§ **VORLIEGENDER TEXT**
Lars Thullesen führt in Schleswig-Holstein einen Handwerksbetrieb mit 25 Mitarbeitern. Und er spendiert Schülerinnen und Schülern in Neumünster seit Jahren in seinem Projekt "Grundstein" kostenlosen Nachhilfeunterricht in Mathematik. Sein Ziel: Der Unternehmer will die Jugendlichen nach vorne bringen.

Von Johannes Kulms | 20.09.2018
    Ein Schüler mit einem Tabletcomputer steht vor einer Schultafel mit mathematischer Gleichung
    Einige der Nachhilfeschüler von "Grundstein" konnten ihre Noten deutlich verbessern (imago / imagebroker)
    Mit Nachhilfe kam Lars Thullesen schon früh in Berührung. Bereits in der vierten Klasse ging es los: "Also schulisch war ich sehr pflegebedürftig: Ich hab‘ Mathenachhilfe bekommen, ich hab‘ Deutsch-Nachhilfe bekommen, ich hab‘ Englisch-Nachhilfe bekommen."
    Am Ende machte Thullesen eine "ganz vernünftige mittlere Reife", wie er sagt. Doch viel wichtiger: Er entdeckte den Spaß am Lernen, denn: "Lernen heißt für mich Freiheit. Das, was ich im Kopf hab‘ kann mir keiner mehr nehmen."
    Thullesen hat kräftig gelernt. Neben dem Dachdecker hat der 45-Jährige noch drei weitere Meister gemacht. Heute führt er den Handwerksbetrieb seiner Familie in Neumünster mit 25 Mitarbeitern.
    Nachhilfe auf dem Firmengelände
    Doch neben seiner Arbeit mit Häuslebauern nahm Lars Thullesen vor acht Jahren noch eine ganz andere Gruppe ins Visier: Jugendliche, die Schulen in Neumünster besuchen. Für sie organisiert er seitdem Nachhilfeunterricht. Und zwar kostenlosen. Sein Projekt heißt "Grundstein".
    Der Unterricht findet in einem kleinen Gebäude direkt auf dem Firmengelände in Neumünster statt. Etwa 50 Jugendliche von der 6. Bis zur 13. Klasse kommen jede Woche hierher. Die Lerngruppen sind klein, maximal sind es vier Jugendliche. An diesem Nachmittag unterrichtet Nachhilfelehrer Ingo Bublitz zwei 16-Jährige aus der 11. Klasse einer Gemeinschaftsschule
    "Wie ist die Bedingung Parallelogramm?
    "Dass alle Seiten parallel zueinander sind…"
    "… Sekundarstufe 1, achte Klasse!"
    Vor allem in Mathe gibt Ingo Bublitz Nachhilfe. Das Fach sei im Handwerk wichtig, meint Projektgründer Lars Thullesen. Zum Beispiel für die Berechnung von Dachflächen. Doch viele seiner Bewerber für Azubistellen haben gerade in Mathe schlechte Schulnoten. Mit dem Nachhilfeprojekt will er das ändern und gleichzeitig als Unternehmer etwas der Gesellschaft zurückgeben. Die Schüler kommen durch Mund-zu-Mund-Propaganda in den Unterricht oder durch Empfehlungen von Lehrern, sagt Ingo Bublitz.

§ **AUFGABENSTELLUNG**
Setzen Sie den Text über das Nachhilfeprojekt „Grundstein“ im Anschluss an seinen letzten Satz fort.

§ **DATENSÄTZE**
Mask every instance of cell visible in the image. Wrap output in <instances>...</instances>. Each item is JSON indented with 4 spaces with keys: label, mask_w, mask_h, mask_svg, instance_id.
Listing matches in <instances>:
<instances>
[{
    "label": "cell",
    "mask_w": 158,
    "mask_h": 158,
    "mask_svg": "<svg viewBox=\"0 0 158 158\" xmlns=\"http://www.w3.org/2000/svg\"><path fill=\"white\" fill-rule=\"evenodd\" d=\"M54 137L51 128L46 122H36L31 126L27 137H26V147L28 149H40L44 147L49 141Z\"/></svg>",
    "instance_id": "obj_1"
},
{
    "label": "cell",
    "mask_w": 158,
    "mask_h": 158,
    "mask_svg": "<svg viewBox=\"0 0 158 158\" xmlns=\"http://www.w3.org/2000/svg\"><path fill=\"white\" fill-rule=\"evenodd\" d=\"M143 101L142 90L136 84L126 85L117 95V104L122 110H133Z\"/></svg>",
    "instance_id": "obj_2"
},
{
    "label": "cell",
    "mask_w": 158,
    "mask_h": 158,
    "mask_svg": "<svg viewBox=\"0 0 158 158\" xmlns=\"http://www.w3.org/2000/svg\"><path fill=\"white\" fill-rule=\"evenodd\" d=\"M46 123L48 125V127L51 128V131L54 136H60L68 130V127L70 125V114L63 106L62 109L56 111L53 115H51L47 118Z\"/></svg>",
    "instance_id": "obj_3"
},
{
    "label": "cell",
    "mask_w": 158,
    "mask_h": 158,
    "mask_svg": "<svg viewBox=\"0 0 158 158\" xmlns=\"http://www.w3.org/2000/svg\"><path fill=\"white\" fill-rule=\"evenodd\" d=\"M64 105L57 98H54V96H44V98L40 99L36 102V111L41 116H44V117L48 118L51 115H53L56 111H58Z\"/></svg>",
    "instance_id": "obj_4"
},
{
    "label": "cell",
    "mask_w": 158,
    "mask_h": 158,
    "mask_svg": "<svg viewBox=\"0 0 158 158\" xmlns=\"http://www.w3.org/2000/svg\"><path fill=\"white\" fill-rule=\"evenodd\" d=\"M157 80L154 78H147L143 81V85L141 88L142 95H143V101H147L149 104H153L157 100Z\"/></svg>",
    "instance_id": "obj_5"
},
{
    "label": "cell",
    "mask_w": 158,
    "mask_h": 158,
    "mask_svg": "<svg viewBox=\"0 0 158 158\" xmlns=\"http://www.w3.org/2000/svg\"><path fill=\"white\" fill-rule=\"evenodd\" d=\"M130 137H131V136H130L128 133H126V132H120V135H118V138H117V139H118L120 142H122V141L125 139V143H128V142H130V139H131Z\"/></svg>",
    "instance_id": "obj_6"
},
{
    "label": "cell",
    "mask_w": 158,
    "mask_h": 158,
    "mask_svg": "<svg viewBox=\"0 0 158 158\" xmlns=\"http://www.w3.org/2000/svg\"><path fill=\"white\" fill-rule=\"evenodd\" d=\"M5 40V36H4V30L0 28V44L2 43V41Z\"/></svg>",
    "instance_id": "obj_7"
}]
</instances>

§ **GELÖSTE AUFGABE**
    "Es ist immer so, dass die von der gleichen Schule sind, am besten noch gleiche Klasse bzw. gleiche Jahrgangsstufe."
    Ausgestattet mit Beamer und Whiteboard scheint der Unterrichtsraum klein, aber modern. Doch wichtige Voraussetzungen für die Teilnahme am Projekt sind Tugenden, die ganz zeitlos klingen: Pünktlichkeit, regelmäßiges Erscheinen. Und: Eine ordentliche Motivation auf Schüler-Seite. Mehrere hundert Jugendliche haben das Projekt in den letzten acht Jahren genutzt.
    "Es gibt sicherlich Schüler, die mal abspringen - aus welchen Gründen auch immer. Aber wir können glücklicherweise bis jetzt sagen, dass alle Schüler ihren angestrebten Schulabschluss bis jetzt geschafft haben. Also, wir haben keinen, der durchgefallen ist."
    Die Schüler verbessern allesamt ihre Mathe-Noten
    Auch Lena - die in Wirklichkeit anders heißt - und Johannes peilen das Abitur an. Die beiden 16-jährigen kommen seit einem knappen Jahr in den Nachhilfeunterricht. Johannes hat sich dadurch von einer 5 auf eine 3 im Zeugnis in Mathe verbessert. Und Lena?
    "Ich hatte am Anfang, als ich hierher kam, `ne 5- auch ganz knapp, fast `ne Sechs und kam dann auf `ne 4+."
    Ohne diese Verbesserung wäre für beide der Weg in die Oberstufe sehr schwer geworden, sagt Johannes: "Also, ich find‘, man sollte sich mehr dafür schämen, wenn man schlecht in der Schule ist und dann halt irgendwie nicht Hilfe annimmt von außerhalb, weil man es dann halt einfach nicht anders hinkriegt!"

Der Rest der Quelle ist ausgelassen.